## Texto
Quem decide representar
Assumir uma função associativa é escolher dedicar parte da própria trajetória à construção coletiva
Por trás de cada gestão da AMC estão Magistrados que, em algum momento da carreira, decidiram assumir uma responsabilidade diferente daquela exercida diariamente nas unidades judiciais.
Para José Agenor de Aragão, presidente da AMC entre 2006 e 2009, essa decisão surgiu a partir de um convite dos próprios colegas. Até então, ele não havia exercitado diretamente a atuação associativa.
“Um grupo de colegas me procurou e me convidou porque acreditaram que eu tinha condição de fazer um trabalho de harmonização e pacificação na Associação em um momento de disputas”, relembra.
O convite exigiu reflexão. A resposta veio quando Aragão percebeu que poderia colocar sua experiência a serviço de um propósito coletivo.
“Eu pensei muito e cheguei à conclusão de que tinha possibilidade de fazer um trabalho em prol da Magistratura catarinense.”
A experiência também mudou sua relação com a própria carreira. Na presidência, Aragão passou a conhecer mais de perto os Magistrados, suas realidades e os problemas enfrentados em diferentes regiões do Estado.
“Era um momento de divergências dentro da Associação. Eu pensei muito e, no final, acabei aceitando, porque cheguei à conclusão de que tinha possibilidade de fazer um trabalho em prol da Magistratura catarinense.”
Uma responsabilidade compartilhada
Presidir a AMC, no entanto, nunca foi um trabalho individual.
Aragão destaca que a atuação do presidente depende diretamente da participação da diretoria e da capacidade de construir decisões coletivas. Durante sua gestão, buscou manter uma equipe ativa e uma relação pautada pela harmonia e pelo consenso.
Essa dimensão coletiva também marcou a experiência de Odson Cardoso Filho, presidente da AMC entre 2015 e 2018.
“O principal aprendizado da época em que tive a honra de presidir a Associação está justamente na atuação coletiva, na união e na importância de manter uma meta traçada e com todos engajados na obtenção do êxito final do projeto.”
Odson lembra que a AMC representa Juízes em atividade, aposentados e pensionistas, com demandas e expectativas que nem sempre são as mesmas. Conciliar essas diferentes perspectivas faz parte do papel de quem assume a responsabilidade de representar o conjunto.
Essa proximidade, para Odson, começa muito antes da presidência. Sua trajetória associativa passou pela atuação como coordenador regional e como membro da diretoria em diferentes ocasioes e pelo contato direto com colegas, experiências que ampliaram sua compreensão sobre as necessidades da Magistratura.

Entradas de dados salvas
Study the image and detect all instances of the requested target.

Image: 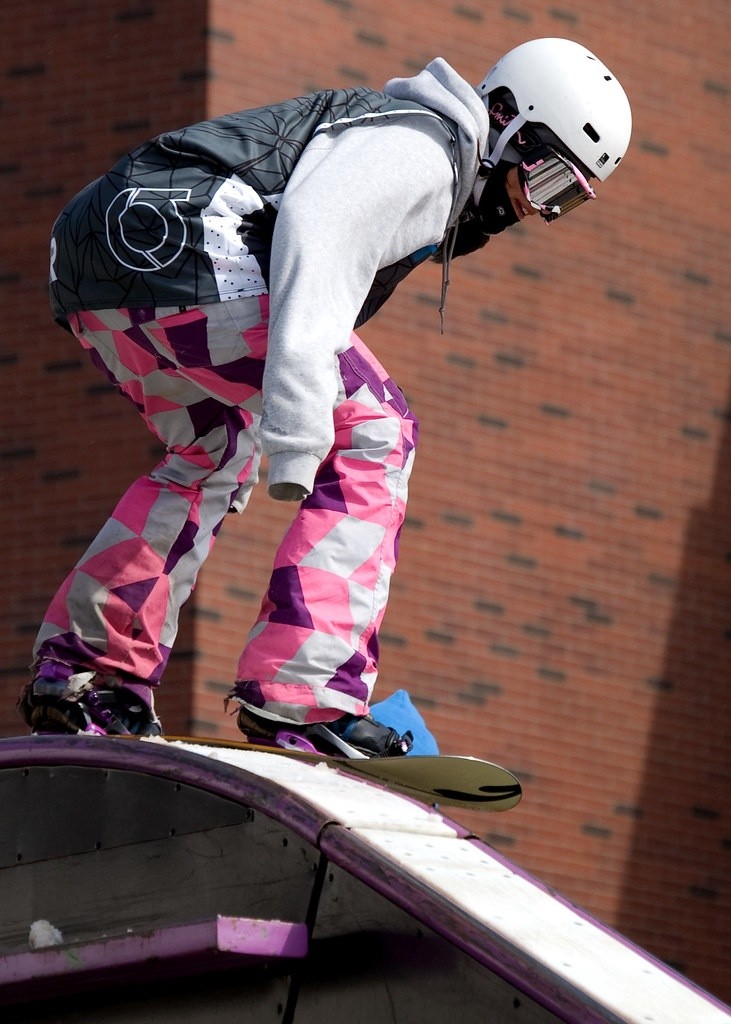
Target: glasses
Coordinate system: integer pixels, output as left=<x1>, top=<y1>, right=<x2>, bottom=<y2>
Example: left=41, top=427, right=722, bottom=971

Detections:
left=518, top=144, right=597, bottom=226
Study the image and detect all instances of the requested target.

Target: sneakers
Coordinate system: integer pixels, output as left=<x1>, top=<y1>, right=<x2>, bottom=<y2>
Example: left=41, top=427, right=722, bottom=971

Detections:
left=18, top=678, right=160, bottom=735
left=238, top=706, right=413, bottom=757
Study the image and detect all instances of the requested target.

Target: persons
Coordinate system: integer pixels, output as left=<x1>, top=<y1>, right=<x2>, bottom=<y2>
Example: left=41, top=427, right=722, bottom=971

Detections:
left=19, top=36, right=633, bottom=758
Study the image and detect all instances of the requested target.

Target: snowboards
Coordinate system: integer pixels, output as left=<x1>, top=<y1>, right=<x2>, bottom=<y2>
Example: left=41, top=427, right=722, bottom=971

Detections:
left=104, top=731, right=523, bottom=812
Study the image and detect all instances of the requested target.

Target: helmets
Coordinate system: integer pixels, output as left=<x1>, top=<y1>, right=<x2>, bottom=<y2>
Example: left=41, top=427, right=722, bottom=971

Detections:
left=477, top=37, right=633, bottom=182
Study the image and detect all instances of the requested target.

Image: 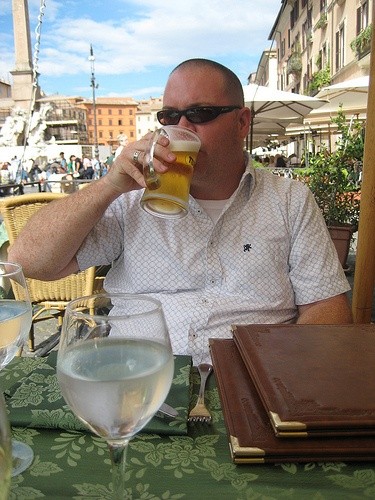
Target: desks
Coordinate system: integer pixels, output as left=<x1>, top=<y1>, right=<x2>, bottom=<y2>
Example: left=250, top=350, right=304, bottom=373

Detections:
left=0, top=357, right=374, bottom=500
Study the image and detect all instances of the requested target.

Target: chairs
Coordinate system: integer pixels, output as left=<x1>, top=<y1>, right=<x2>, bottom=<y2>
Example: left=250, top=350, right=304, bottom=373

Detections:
left=1, top=192, right=111, bottom=352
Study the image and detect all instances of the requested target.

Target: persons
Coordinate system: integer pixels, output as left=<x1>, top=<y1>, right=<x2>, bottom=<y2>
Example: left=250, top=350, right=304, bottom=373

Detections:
left=6, top=58, right=355, bottom=367
left=253, top=153, right=301, bottom=168
left=0, top=150, right=117, bottom=185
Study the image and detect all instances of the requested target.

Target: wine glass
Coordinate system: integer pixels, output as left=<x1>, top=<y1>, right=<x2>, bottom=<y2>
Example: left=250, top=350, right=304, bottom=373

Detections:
left=56, top=293, right=175, bottom=500
left=0, top=260, right=34, bottom=476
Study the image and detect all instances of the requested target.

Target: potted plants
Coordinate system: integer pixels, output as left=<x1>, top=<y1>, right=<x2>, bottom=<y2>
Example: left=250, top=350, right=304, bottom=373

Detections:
left=294, top=100, right=366, bottom=268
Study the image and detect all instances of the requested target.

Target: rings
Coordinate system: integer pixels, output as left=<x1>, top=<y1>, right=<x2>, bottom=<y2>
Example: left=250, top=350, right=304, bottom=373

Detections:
left=133, top=150, right=142, bottom=161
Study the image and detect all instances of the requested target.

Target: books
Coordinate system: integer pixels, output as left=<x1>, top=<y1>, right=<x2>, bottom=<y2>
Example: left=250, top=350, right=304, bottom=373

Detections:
left=207, top=322, right=375, bottom=464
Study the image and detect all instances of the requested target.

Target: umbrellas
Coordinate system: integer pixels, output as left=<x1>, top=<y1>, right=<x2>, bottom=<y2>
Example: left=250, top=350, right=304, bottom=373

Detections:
left=241, top=75, right=370, bottom=155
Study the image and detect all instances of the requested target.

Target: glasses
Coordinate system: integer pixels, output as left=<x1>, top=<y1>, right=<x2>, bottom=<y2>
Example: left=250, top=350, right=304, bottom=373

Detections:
left=157, top=105, right=245, bottom=127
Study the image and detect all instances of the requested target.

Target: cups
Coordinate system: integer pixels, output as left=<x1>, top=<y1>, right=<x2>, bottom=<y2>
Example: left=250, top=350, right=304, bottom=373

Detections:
left=0, top=390, right=13, bottom=500
left=139, top=124, right=203, bottom=220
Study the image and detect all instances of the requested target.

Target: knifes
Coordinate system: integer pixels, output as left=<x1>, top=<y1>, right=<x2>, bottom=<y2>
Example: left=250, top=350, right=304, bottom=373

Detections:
left=158, top=402, right=178, bottom=418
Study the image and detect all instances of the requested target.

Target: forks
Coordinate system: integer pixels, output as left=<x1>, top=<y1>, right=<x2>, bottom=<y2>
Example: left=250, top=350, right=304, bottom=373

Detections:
left=186, top=362, right=213, bottom=424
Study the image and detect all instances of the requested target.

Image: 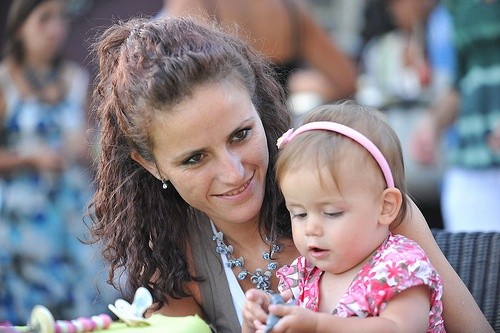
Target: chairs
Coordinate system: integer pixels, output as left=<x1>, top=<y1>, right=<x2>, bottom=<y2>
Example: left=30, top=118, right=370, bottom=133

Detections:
left=434, top=230, right=500, bottom=333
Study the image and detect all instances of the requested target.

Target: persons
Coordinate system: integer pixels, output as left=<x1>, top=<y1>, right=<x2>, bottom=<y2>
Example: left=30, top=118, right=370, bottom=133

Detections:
left=1, top=0, right=133, bottom=326
left=157, top=0, right=500, bottom=235
left=76, top=15, right=494, bottom=333
left=242, top=103, right=446, bottom=332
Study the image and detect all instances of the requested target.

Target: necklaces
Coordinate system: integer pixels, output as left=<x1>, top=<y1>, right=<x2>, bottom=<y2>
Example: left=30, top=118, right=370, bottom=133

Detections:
left=209, top=218, right=280, bottom=297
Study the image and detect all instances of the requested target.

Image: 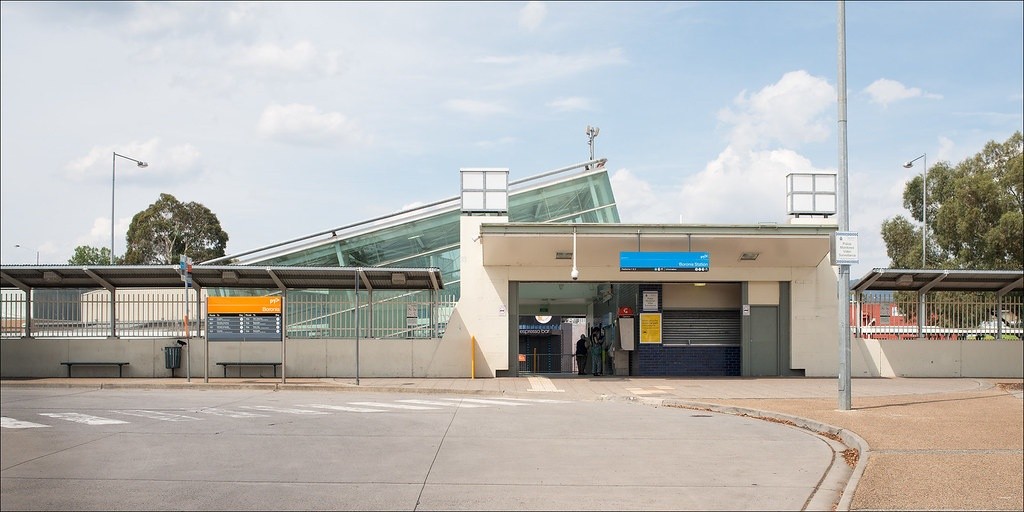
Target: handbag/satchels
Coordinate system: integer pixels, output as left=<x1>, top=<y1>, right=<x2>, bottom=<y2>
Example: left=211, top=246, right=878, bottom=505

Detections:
left=593, top=346, right=601, bottom=356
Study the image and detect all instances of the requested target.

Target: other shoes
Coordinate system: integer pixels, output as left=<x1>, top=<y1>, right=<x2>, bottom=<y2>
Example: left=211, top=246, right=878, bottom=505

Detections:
left=593, top=374, right=597, bottom=376
left=581, top=373, right=587, bottom=375
left=597, top=373, right=601, bottom=376
left=578, top=373, right=580, bottom=375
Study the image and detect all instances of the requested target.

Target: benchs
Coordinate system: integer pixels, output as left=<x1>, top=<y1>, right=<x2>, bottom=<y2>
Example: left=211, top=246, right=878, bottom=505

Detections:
left=216, top=363, right=282, bottom=377
left=61, top=362, right=130, bottom=377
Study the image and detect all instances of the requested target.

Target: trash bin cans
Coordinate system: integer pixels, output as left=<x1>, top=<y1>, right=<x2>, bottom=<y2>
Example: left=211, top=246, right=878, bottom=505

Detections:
left=165, top=347, right=181, bottom=369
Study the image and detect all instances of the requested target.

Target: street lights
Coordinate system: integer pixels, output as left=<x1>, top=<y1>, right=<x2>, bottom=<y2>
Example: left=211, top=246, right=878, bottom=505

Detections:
left=902, top=153, right=927, bottom=270
left=14, top=244, right=39, bottom=265
left=110, top=152, right=149, bottom=266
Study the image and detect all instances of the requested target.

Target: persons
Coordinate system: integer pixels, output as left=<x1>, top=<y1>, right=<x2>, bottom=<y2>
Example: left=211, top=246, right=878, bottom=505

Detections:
left=590, top=327, right=605, bottom=376
left=576, top=334, right=591, bottom=375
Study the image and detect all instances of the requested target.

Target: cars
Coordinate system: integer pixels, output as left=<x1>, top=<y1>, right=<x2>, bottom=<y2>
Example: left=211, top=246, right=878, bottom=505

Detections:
left=991, top=309, right=1022, bottom=328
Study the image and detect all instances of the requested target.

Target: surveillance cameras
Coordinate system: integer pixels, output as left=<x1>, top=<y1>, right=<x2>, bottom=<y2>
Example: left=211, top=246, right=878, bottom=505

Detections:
left=571, top=268, right=578, bottom=280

## Ação solicitada A
Pode transcrever o trecho do texto sobre a atuação associativa na AMC que vai de “Odson lembra que” até “representar o conjunto.”, inclusive?
## Ação solicitada B
Pode dar seguimento ao texto sobre os ex-presidentes da AMC a partir do ponto em que ele termina?
Os registros são um material à parte, independente do texto.

## Resultado da tarefa A
Odson lembra que a AMC representa Juízes em atividade, aposentados e pensionistas, com demandas e expectativas que nem sempre são as mesmas. Conciliar essas diferentes perspectivas faz parte do papel de quem assume a responsabilidade de representar o conjunto.

## Resultado da tarefa B
Uma função que também se aprende
A responsabilidade associativa traz desafios que vão além da representação institucional.
Ao assumir funções de direção, o Magistrado passa a lidar também com equipes, patrimônio, projetos, recursos e decisões administrativas. Sérgio Luiz Junkes, presidente da AMC entre 2012 e 2015, lembra que essa é uma realidade diferente daquela para a qual a carreira prepara diretamente.
“A Associação tem uma grande estrutura, um patrimônio importante, inúmeros funcionários. É uma entidade que tem história. Há a necessidade de uma gestão qualificada.”
Para ele, parte desse conhecimento é desenvolvida durante a própria experiência associativa.
“É uma função que nós não estamos acostumados. Exige esse tipo de trabalho e, às vezes, a gente acaba tendo que aprender.”
Representar, portanto, também significa aprender a ouvir, administrar, dialogar, formar equipes e construir soluções para interesses que ultrapassam a experiência individual.
Quando uma geração inspira a outra
A participação associativa também se alimenta do exemplo daqueles que vieram antes.
César Augusto Abreu, presidente da AMC entre 1995 e 1997, lembra que encontrou uma Associação em processo de crescimento e consolidação. O trabalho realizado pelas administrações anteriores contribuiu para que ele próprio decidisse participar.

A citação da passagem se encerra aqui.